[Work to complete]
[a] From the partition table article below, reproduce word for word the part that opens with the words containing "Let's take Partition" and closes with "field is 00h.".
[b] List every hexadecimal flag value that the partition table article gives for the Partition Type Descriptor field.
[c] Answer these questions using the partition table article, one answer per line:
(i) What offset range holds the entry for Partition 2?
(ii) What value in the Boot Indicator field marks an active partition?
(iii) How long is the Partition Type Descriptor field?

[Article]
## begin
Here we can only deal with the Partition Table and the Disk Signature (Boot Signature).

Partition Table

There are two types of partition tables that exist

  • One is a Generic 64 bytes primary partition table
  • Other one is Extended Partition Table

 

Analysis of 64 Bytes Primary Partition Table

To investigate the master partition table, read between offset 1BEh and 1FDh taking the following structure of the generic partition table into consideration.

The 64 Bytes Primary Partition Table
Address (offsets) Length (in bytes) Partitions
1BE - 1CD 16 Bytes Partition 1 (C:\)
1CE - 1DD 16 Bytes Partition 2 (D:\) 
1DE - 1ED 16 Bytes Partition 3 (E:\)
1EE - 1FD 16 Bytes Partition 4 (F:\)

In a generic 64 bytes primary partition table, all of the four partitions exist into a single partition table. I will explain with the help of the figure given below.

Image 3

Now we analyze the structure of the 16 Bytes Partition table entry.

Let's take Partition 1 (C:\ Drive) and dissect it to see what it contains. The bytes that the C:\ Drive Partition Table entry contains are given clearly in the figure below.

Image 4

 

  1. Boot Indicator: This is the first byte of the partition table entry that indicates whether it is an active partition or not e.g. If it contains an operating system (OS File, Drivers etc.) or not. If this fields contains 80H (in hex) (in decimal=128) then it is an active partition e.g., mostly C:\ (partition 1) is a active partition (contains boot and system files of Windows). If a partition is an active partition then that partition in called a system partition. For non-active partitions the field is 00h.
  2. Starting CHS value: Since CHS Addressing Algorithm is being deprecated. You have nothing to do with this value. Ignore it
  3. Partition Type Descriptor: This field is one byte long and is an important field because it gives information about what type of file system is implemented in your Drive. Since every file system has its own algorithm it is very important to know about which file system is implemented in your hard drive. There are some hexadecimal flags given below which you may find in this field:
    • 00h ------------ No Partition (No File System)
    • 01h ------------ DOS FAT-12(File System)
    • 04h ------------ DOS FAT-16(No File System)
    • 05h ------------ Extended DOS 3.3(Extended Partition File System)
    • 06h ------------ DOS 3.31(Large File System)
    • 07h ------------ Windows NT(NTFS File System)
    • 0Bh ------------ Windows 95(FAT-32 File System)
    • For information about other File Systems please click here HEXADECIMAL FLAGS FOR PARTITION TYPES
  4. Ending CHS value: Ignore it.
## end
[Data records]
## begin
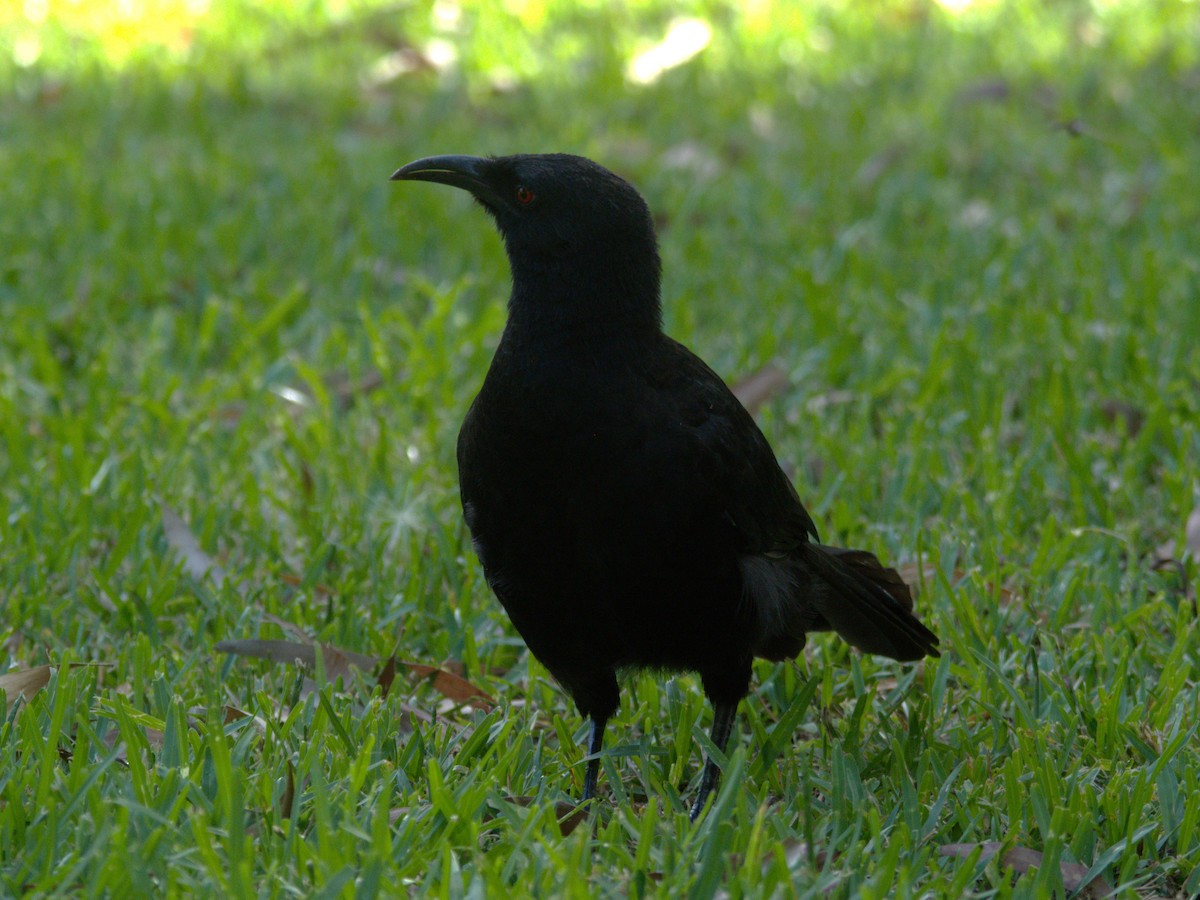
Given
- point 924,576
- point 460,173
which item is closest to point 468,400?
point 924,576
## end
## begin
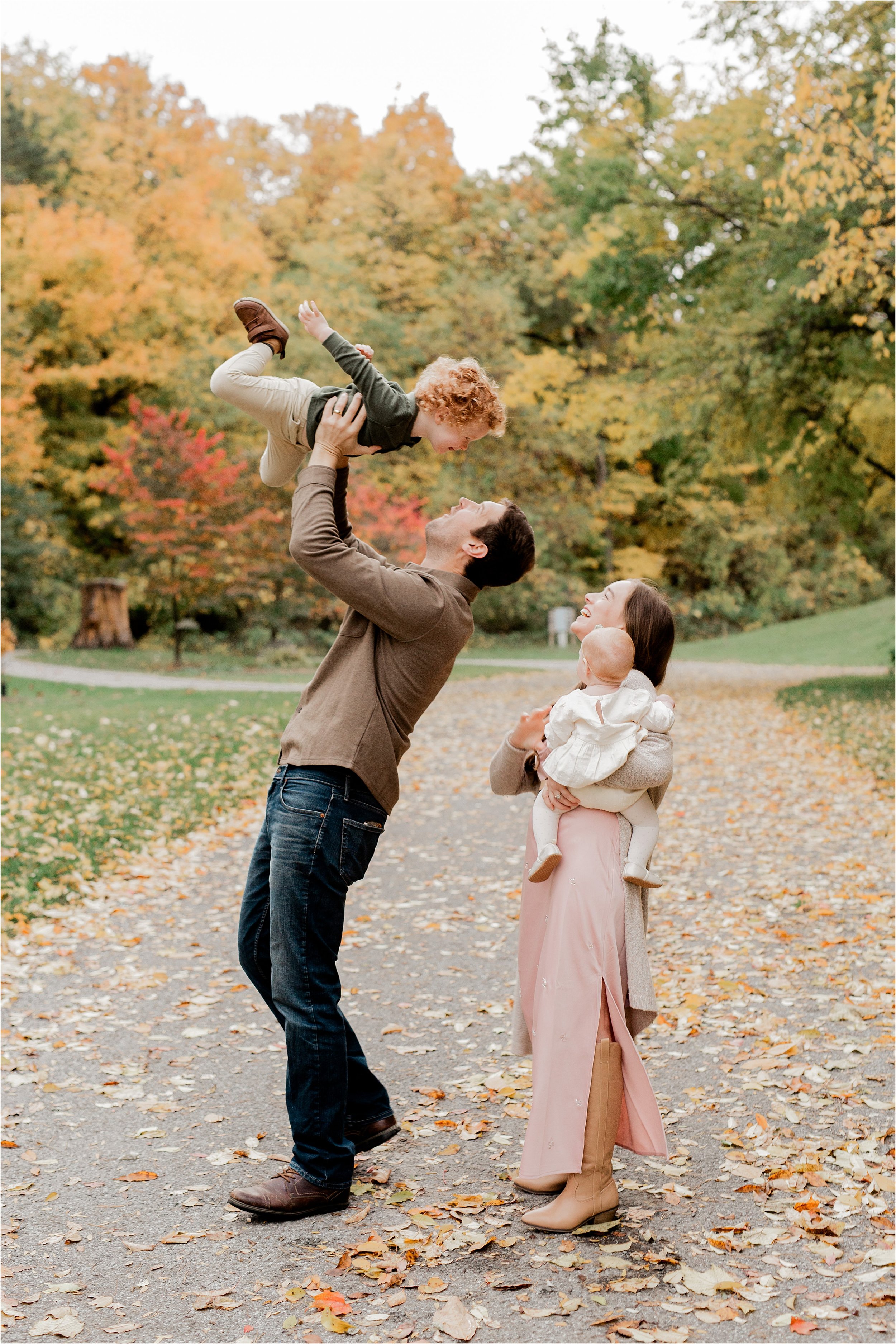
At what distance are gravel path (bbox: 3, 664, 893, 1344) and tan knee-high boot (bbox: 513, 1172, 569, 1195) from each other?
## end
## begin
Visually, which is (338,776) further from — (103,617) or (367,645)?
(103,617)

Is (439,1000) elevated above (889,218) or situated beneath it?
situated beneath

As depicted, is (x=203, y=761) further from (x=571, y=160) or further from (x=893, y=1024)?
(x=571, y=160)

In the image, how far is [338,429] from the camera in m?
## end
[Problem solutions]
[a]
Let's take Partition 1 (C:\ Drive) and dissect it to see what it contains. The bytes that the C:\ Drive Partition Table entry contains are given clearly in the figure below.

Image 4

 

  1. Boot Indicator: This is the first byte of the partition table entry that indicates whether it is an active partition or not e.g. If it contains an operating system (OS File, Drivers etc.) or not. If this fields contains 80H (in hex) (in decimal=128) then it is an active partition e.g., mostly C:\ (partition 1) is a active partition (contains boot and system files of Windows). If a partition is an active partition then that partition in called a system partition. For non-active partitions the field is 00h.

[b] 00h, 01h, 04h, 05h, 06h, 07h, 0Bh

[c]
(i) 1CE - 1DD
(ii) 80H (128 in decimal)
(iii) One byte